Short descriptive text snippets:
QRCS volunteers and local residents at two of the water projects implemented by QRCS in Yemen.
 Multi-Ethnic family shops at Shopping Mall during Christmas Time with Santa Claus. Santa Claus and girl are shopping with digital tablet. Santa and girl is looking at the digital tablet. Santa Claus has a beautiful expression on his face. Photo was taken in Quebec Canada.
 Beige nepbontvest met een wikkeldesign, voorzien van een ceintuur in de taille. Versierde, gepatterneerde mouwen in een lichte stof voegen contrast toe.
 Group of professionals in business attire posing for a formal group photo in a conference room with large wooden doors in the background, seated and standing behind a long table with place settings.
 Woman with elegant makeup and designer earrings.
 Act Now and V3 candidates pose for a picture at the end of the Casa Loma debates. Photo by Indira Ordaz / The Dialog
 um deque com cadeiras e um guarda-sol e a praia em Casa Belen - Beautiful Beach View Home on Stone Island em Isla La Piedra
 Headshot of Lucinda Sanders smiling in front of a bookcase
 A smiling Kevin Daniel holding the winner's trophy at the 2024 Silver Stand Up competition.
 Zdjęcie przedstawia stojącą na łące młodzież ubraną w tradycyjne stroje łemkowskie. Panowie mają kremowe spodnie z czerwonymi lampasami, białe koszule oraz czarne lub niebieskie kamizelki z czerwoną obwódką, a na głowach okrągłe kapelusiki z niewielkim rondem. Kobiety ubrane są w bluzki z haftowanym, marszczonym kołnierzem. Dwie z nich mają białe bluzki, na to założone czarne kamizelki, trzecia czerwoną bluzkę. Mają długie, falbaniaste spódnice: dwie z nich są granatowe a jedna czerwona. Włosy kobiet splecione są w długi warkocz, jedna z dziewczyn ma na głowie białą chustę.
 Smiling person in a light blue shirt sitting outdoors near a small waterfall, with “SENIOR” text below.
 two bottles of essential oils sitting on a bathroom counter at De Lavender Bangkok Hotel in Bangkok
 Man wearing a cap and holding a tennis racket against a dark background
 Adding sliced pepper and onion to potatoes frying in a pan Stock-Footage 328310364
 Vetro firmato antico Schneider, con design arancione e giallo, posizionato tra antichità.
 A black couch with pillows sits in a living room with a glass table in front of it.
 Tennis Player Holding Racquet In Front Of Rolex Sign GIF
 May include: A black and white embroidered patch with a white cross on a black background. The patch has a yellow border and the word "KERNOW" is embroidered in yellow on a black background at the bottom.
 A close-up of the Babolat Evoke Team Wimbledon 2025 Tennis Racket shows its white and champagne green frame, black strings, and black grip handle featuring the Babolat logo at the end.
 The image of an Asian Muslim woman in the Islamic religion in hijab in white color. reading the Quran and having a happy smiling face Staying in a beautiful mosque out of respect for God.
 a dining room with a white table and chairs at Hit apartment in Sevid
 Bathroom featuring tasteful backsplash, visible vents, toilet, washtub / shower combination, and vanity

The problem >>
Once more, write all of the records exactly as given.

Task response >>
QRCS volunteers and local residents at two of the water projects implemented by QRCS in Yemen.
 Multi-Ethnic family shops at Shopping Mall during Christmas Time with Santa Claus. Santa Claus and girl are shopping with digital tablet. Santa and girl is looking at the digital tablet. Santa Claus has a beautiful expression on his face. Photo was taken in Quebec Canada.
 Beige nepbontvest met een wikkeldesign, voorzien van een ceintuur in de taille. Versierde, gepatterneerde mouwen in een lichte stof voegen contrast toe.
 Group of professionals in business attire posing for a formal group photo in a conference room with large wooden doors in the background, seated and standing behind a long table with place settings.
 Woman with elegant makeup and designer earrings.
 Act Now and V3 candidates pose for a picture at the end of the Casa Loma debates. Photo by Indira Ordaz / The Dialog
 um deque com cadeiras e um guarda-sol e a praia em Casa Belen - Beautiful Beach View Home on Stone Island em Isla La Piedra
 Headshot of Lucinda Sanders smiling in front of a bookcase
 A smiling Kevin Daniel holding the winner's trophy at the 2024 Silver Stand Up competition.
 Zdjęcie przedstawia stojącą na łące młodzież ubraną w tradycyjne stroje łemkowskie. Panowie mają kremowe spodnie z czerwonymi lampasami, białe koszule oraz czarne lub niebieskie kamizelki z czerwoną obwódką, a na głowach okrągłe kapelusiki z niewielkim rondem. Kobiety ubrane są w bluzki z haftowanym, marszczonym kołnierzem. Dwie z nich mają białe bluzki, na to założone czarne kamizelki, trzecia czerwoną bluzkę. Mają długie, falbaniaste spódnice: dwie z nich są granatowe a jedna czerwona. Włosy kobiet splecione są w długi warkocz, jedna z dziewczyn ma na głowie białą chustę.
 Smiling person in a light blue shirt sitting outdoors near a small waterfall, with “SENIOR” text below.
 two bottles of essential oils sitting on a bathroom counter at De Lavender Bangkok Hotel in Bangkok
 Man wearing a cap and holding a tennis racket against a dark background
 Adding sliced pepper and onion to potatoes frying in a pan Stock-Footage 328310364
 Vetro firmato antico Schneider, con design arancione e giallo, posizionato tra antichità.
 A black couch with pillows sits in a living room with a glass table in front of it.
 Tennis Player Holding Racquet In Front Of Rolex Sign GIF
 May include: A black and white embroidered patch with a white cross on a black background. The patch has a yellow border and the word "KERNOW" is embroidered in yellow on a black background at the bottom.
 A close-up of the Babolat Evoke Team Wimbledon 2025 Tennis Racket shows its white and champagne green frame, black strings, and black grip handle featuring the Babolat logo at the end.
 The image of an Asian Muslim woman in the Islamic religion in hijab in white color. reading the Quran and having a happy smiling face Staying in a beautiful mosque out of respect for God.
 a dining room with a white table and chairs at Hit apartment in Sevid
 Bathroom featuring tasteful backsplash, visible vents, toilet, washtub / shower combination, and vanity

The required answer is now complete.